REQUIREMENTS: Reproduce the forum thread on integrating 1/(x^2+4) from negative to positive infinity in full, character for character.

SUPPLIED TEXT:

Question

integral of - infinity to infinity of 1/(x^2+4)

Answer 1

note that \(\frac{1}{x^2+1}=\frac{1}{4}\frac{1}{(\frac{x}{2})^2+1}\)
so
\(\int\frac{1}{x^2+4}dx=\frac{1}{4}\int\frac{1}{(\frac{x}{2}+1)}=2*\frac{1}{4}\tan^{-1}(\frac{x}{2})\)

Answer 2

so we can see it relates to arctan so we make it that?

Answer 3

exactly

Answer 4

the 2 on the outside is to deal with the chain rule on the x/2

take the derivative of the answer and you will see what I mean.

Answer 5

ok so if i got a general formula
integral of 1/(x^2+a^2)

Answer 6

we would facotor out 1/a

Answer 7

looks like it
\(\int\frac{1}{x^2+a^2}dx=\frac{1}{a}\tan^{-1}(\frac{x}{a})\)

MATERIAL PROVIDED:
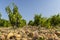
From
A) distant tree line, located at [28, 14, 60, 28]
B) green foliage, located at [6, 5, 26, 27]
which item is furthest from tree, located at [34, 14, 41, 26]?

CORRECT RESPONSE:
Question

integral of - infinity to infinity of 1/(x^2+4)

Answer 1

note that \(\frac{1}{x^2+1}=\frac{1}{4}\frac{1}{(\frac{x}{2})^2+1}\)
so
\(\int\frac{1}{x^2+4}dx=\frac{1}{4}\int\frac{1}{(\frac{x}{2}+1)}=2*\frac{1}{4}\tan^{-1}(\frac{x}{2})\)

Answer 2

so we can see it relates to arctan so we make it that?

Answer 3

exactly

Answer 4

the 2 on the outside is to deal with the chain rule on the x/2

take the derivative of the answer and you will see what I mean.

Answer 5

ok so if i got a general formula
integral of 1/(x^2+a^2)

Answer 6

we would facotor out 1/a

Answer 7

looks like it
\(\int\frac{1}{x^2+a^2}dx=\frac{1}{a}\tan^{-1}(\frac{x}{a})\)